ID: 48549 · Report as offensive     Reply Quote
hadron

Send message
Joined: 4 Sep 22
Posts: 57
Credit: 8,497,134
RAC: 17,579
Message 48550 - Posted: 15 Sep 2023, 6:14:19 UTC - in response to Message 48549.  

Of course I use multiple threads, ATLAS is designed for this. I've left it on the default of 8 threads per task, it tends to average 7, so that's what I told the scheduler via app_config.

    <app_version>
        <app_name>ATLAS</app_name>
        <plan_class>vbox64_mt_mcore_atlas</plan_class>
        <cmdline></cmdline>
        <avg_ncpus>7.000000</avg_ncpus>
        <ngpus>0.000000</ngpus>
    </app_version>

I haven't overclocked.

When I set the max threads on LHC, all I got were Atlas tasks. I also want to run Theory tasks, so I set LHC to use only 1 thread, then in app_config added a <cmdline>... entry to app_config to control the number of threads directly. It did what I wanted it to do, so that is what I will do again once these 4 tasks are finished (I've temporarily disabled Atlas tasks on LHC).
In addition to the LHC tasks, I'm also running Rosetta, Einstein and Cosmology tasks, so I am certainly not inclined to dedicate 7 threads per Atlas task alone -- initially, I'll set my app_config file to run only 1 Atlas task at a time, on 4 threads, and see where that takes me:

    <app>
        <name>ATLAS</name>
        <max_concurrent>1</max_concurrent>
    </app>
    <app_version>
        <app_name>ATLAS</app_name>
        <avg_ncpus>4</avg_ncpus>
        <plan_class>vbox64_mt_mcore_atlas</plan_class>
        <cmdline>--nthreads 4</cmdline>
    </app_version>

Once I see how this works out, I can easily make changes to suit my preferences.

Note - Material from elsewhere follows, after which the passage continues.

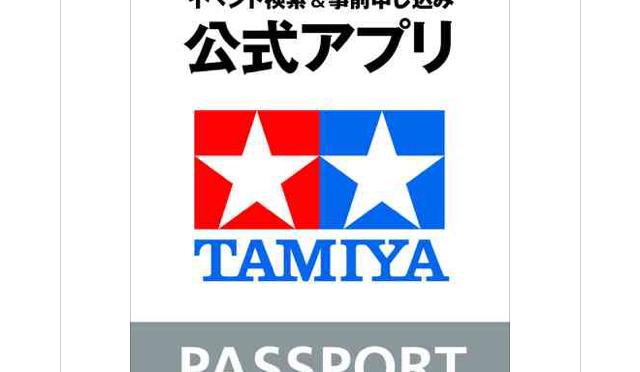 「TAMIYA PASSPORT(タミヤパスポート)」をダウンロード!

Thanks for the replies, they've been quite helpful. I'll post again once I see where this takes me.
ID: 48550 · Report as offensive     Reply Quote
maeax

Send message
Joined: 2 May 07
Posts: 2104
Credit: 159,819,191
RAC: 123,837
Message 48551 - Posted: 15 Sep 2023, 6:25:48 UTC - in response to Message 48546.  

;-)), ok it is so nice to have Atlas back.
Thank you Cern-IT.
ID: 48551 · Report as offensive     Reply Quote
Mr P Hucker
Avatar

Send message
Joined: 12 Aug 06
Posts: 418
Credit: 5,667,249
RAC: 3
Message 48552 - Posted: 15 Sep 2023, 6:28:16 UTC - in response to Message 48550.  

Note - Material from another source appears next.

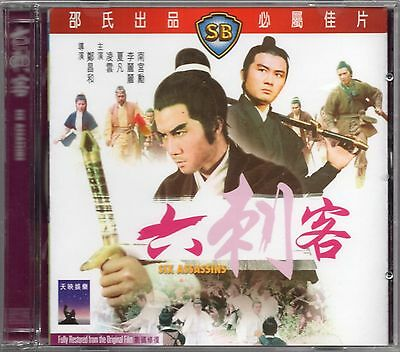 Six Assassins (1971) VCD Video CD IVL - Shaw Brothers - English Subtitles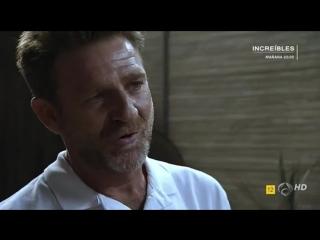 Корабль Ковчег El Barco 3 сезон 15 серия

When I set the max threads on LHC, all I got were Atlas tasks. I also want to run Theory tasks,
Yes, you never get what you ask for here. If I select to get any tasks, I only get CMS. Every other project gives you an even mixture. Since I have more than one computer, I just set some to get CMS, some Theory, some Atlas, but leave the "if nothing available give me something else" ticked. Then if everything is available, I get some of each. I have to do this as CMS maxes out my uplink and Theory maxes out my downlink. Half of each and it seems to manage without throttling the CPUs. If I had only one computer I've no idea how I'd get a mixture.
ID: 48552 · Report as offensive     Reply Quote
maeax

Send message
Joined: 2 May 07
Posts: 2104
Credit: 159,819,191
RAC: 123,837
Message 48553 - Posted: 15 Sep 2023, 8:55:01 UTC - in response to Message 48552.  

When you have in prefs all LHC-Projects active,
Boincmanager take the Project from Cern-IT they give us.

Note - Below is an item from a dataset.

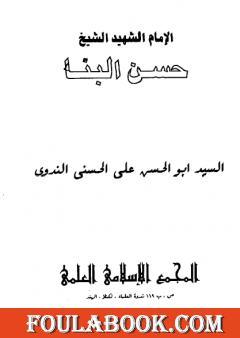 الامام الشهيد حسن البنا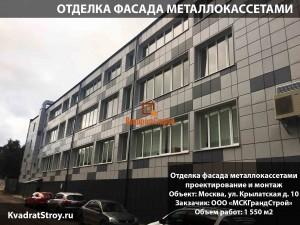 Отделка фасадов металлокассетами3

So, you can take default, home, school or work to make a difference of work for each of your PC's.
All Projects together in one PC don't work really good.
ID: 48553 · Report as offensive     Reply Quote
Mr P Hucker
Avatar

Send message
Joined: 12 Aug 06
Posts: 418
Credit: 5,667,249
RAC: 3
Message 48554 - Posted: 15 Sep 2023, 9:02:39 UTC - in response to Message 48553.  
Last modified: 15 Sep 2023, 9:02:50 UTC

When you have in prefs all LHC-Projects active,
Boincmanager take the Project from Cern-IT they give us.

So, you can take default, home, school or work to make a difference of work for each of your PC's.
Yes, that's what I do, I have a venue for each type of task, and put a few machines in each.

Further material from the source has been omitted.